[cap-talk] Mandatory Access Control (was: What's "Discretionary Security")
Jed Donnelley
capability at webstart.com
Wed Jan 3 03:05:19 CST 2007
At 12:42 AM 1/3/2007, Jonathan S. Shapiro wrote:
>On Tue, 2007-01-02 at 20:22 -0800, David Wagner wrote:
> > By the way, I would caution folks against thinking that the Rainbow
> > series are definitive texts on computer security, or that they are a good
> > reflection of modern thinking and conventional wisdom about computer
> > security.
>
>Actually, this was true even when they were written. The Rainbow Series
>was authored in the spirit of capturing existing best practices. It was
>not an attempt to cohesively organize the area. A cohesive treatment was
>the goal of the "Federal Criteria" project, which was started
>afterwards.
>
>Unfortunately, the Federal Criteria effort was halted when the US
>decided to join the Common Criteria effort (which *also* is not an
>attempt at a cohesive treatment). This is a source of deep frustration
>to many of the people who were involved in the Federal Criteria effort.
>
>So: the Rainbow Series is at best a capture of best practices. It is not
>a definitive look at computer security, and never was.
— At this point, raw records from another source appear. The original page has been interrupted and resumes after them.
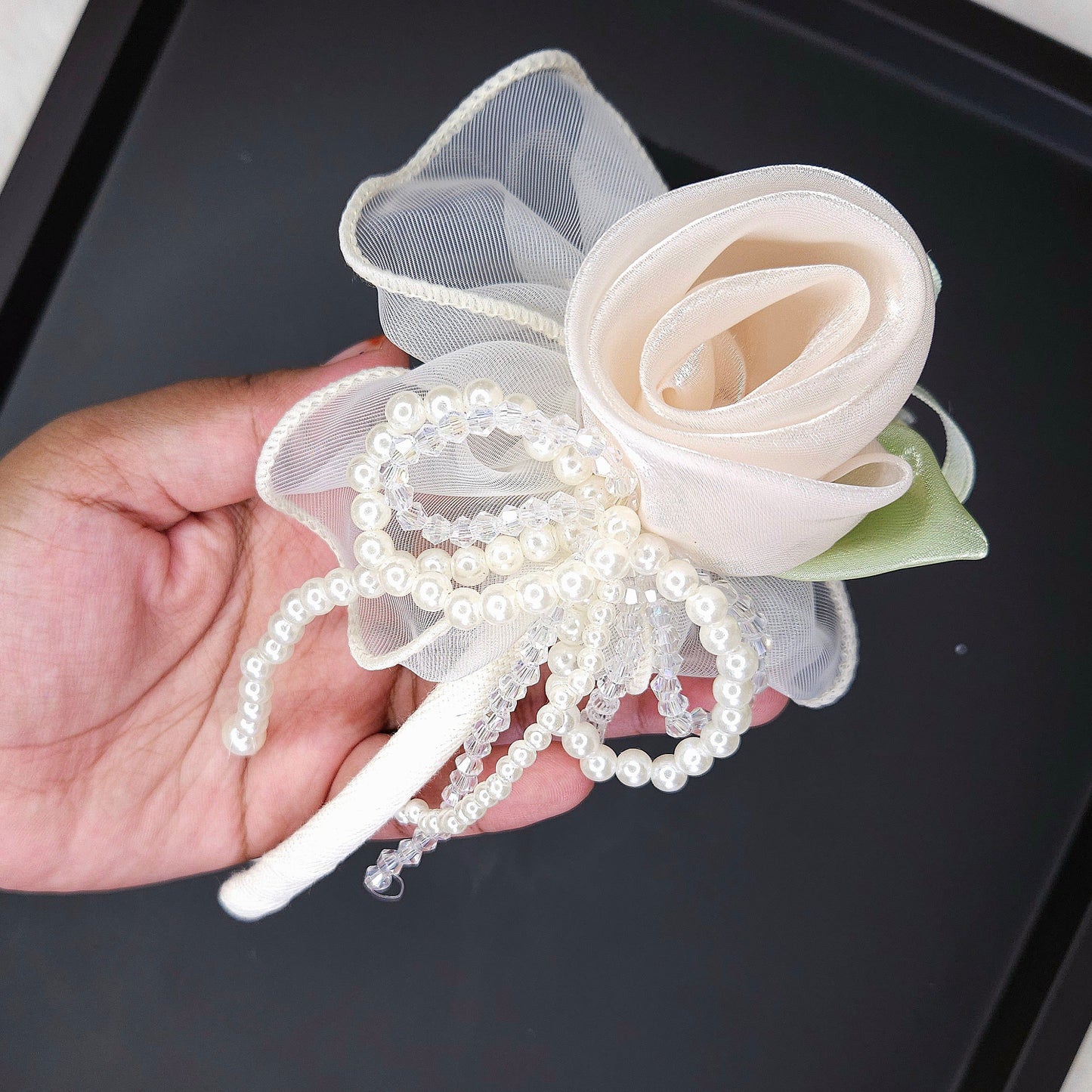 Hand holding a decorative flower headband with pearls on a black tray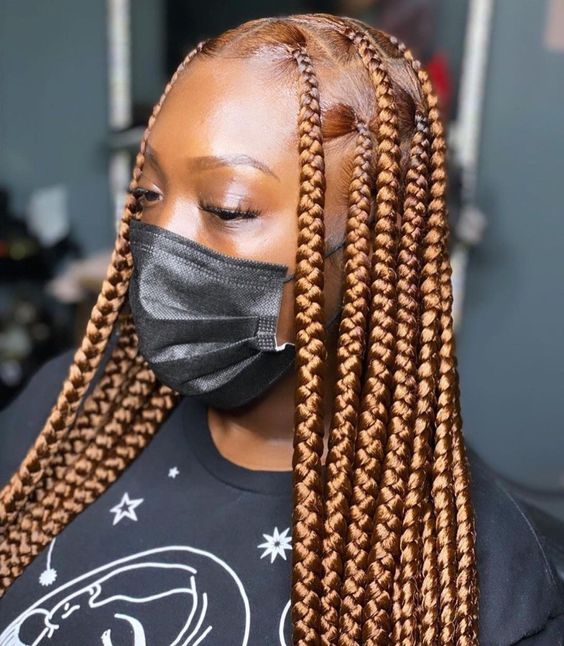 Lady on mask shoes off her honey-colored  large knotless braids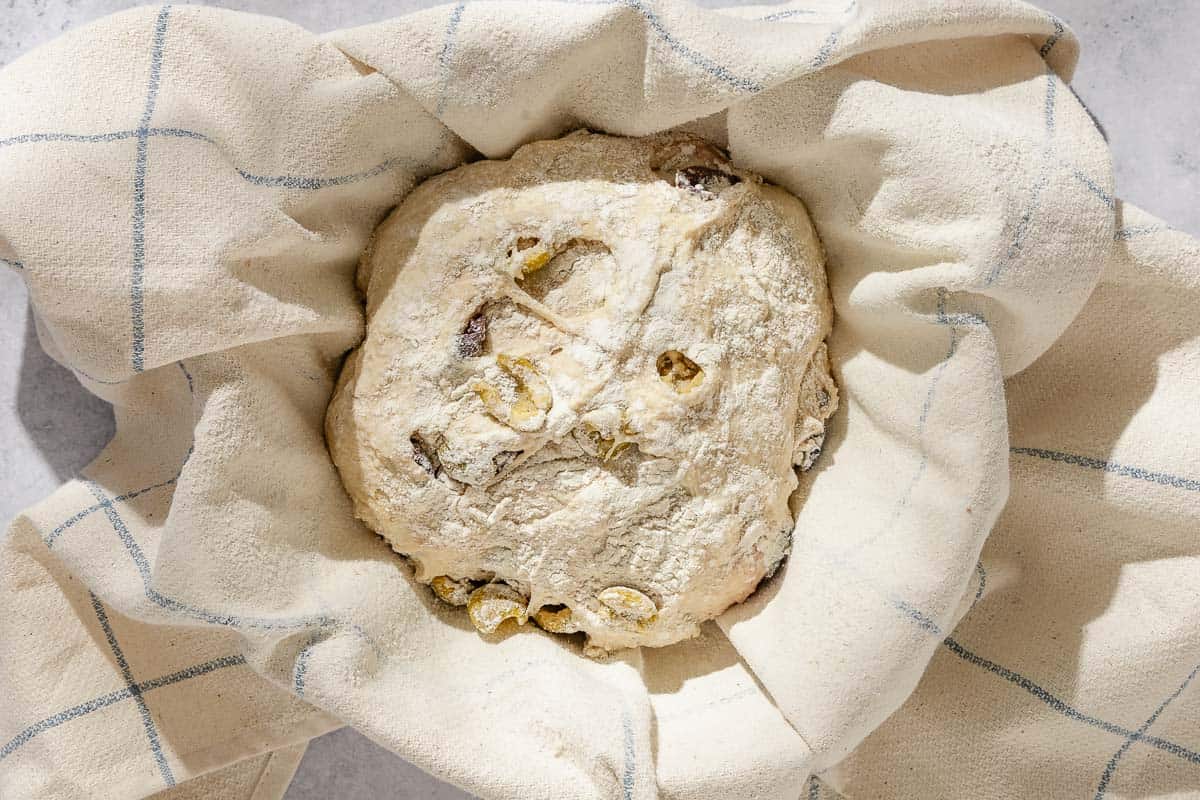 An overhead photo of the ball of olive oil dough in a towel-lined bowl.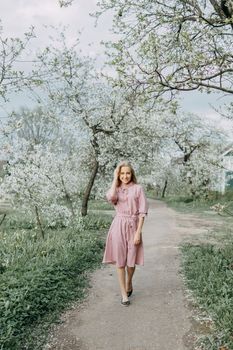 Blonde girl on a spring walk in the garden with cherry blossoms. Female portrait, close-up. A girl in a pink polka dot dress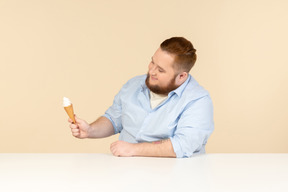 Big man sitting at the table and holding ice cream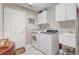 Well-equipped laundry room with washer, dryer, sink, and storage cabinets at 10837 Versailles Blvd, Clermont, FL 34711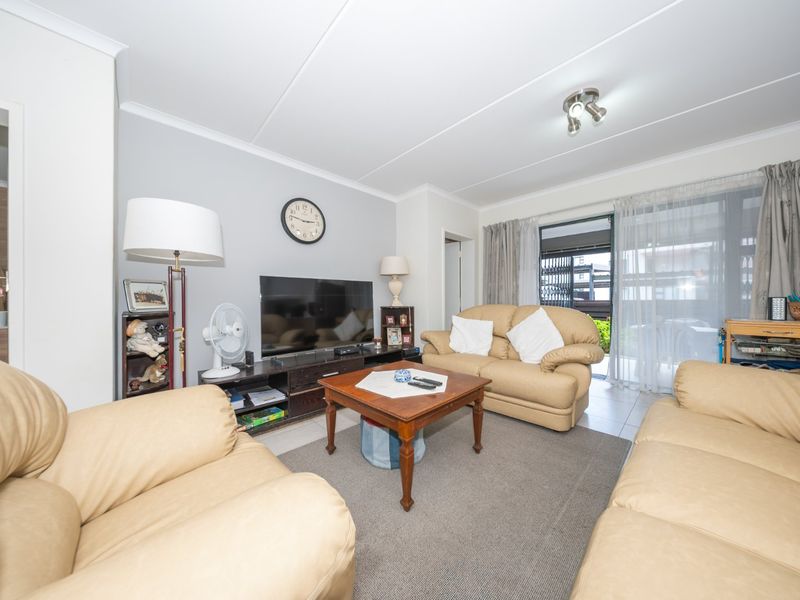 A comfortable living room featuring tiled flooring, neutral wall tones, and a sliding glass door providing access to the outdoor area.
I referred to the Rainbow "Technical Rational" article:
http://csrc.nist.gov/secpubs/rainbow/std004.txt
because that's what the Wikipedia article:
http://en.wikipedia.org/wiki/Mandatory_access_control
refers to. I'd be delighted if somebody could point to some coherent
definition of "Mandatory Access Control" so we didn't have to struggle
with it on the list. It would be even better if such a definition were
commonly accepted, but even coherence would be a big step forward IMHO.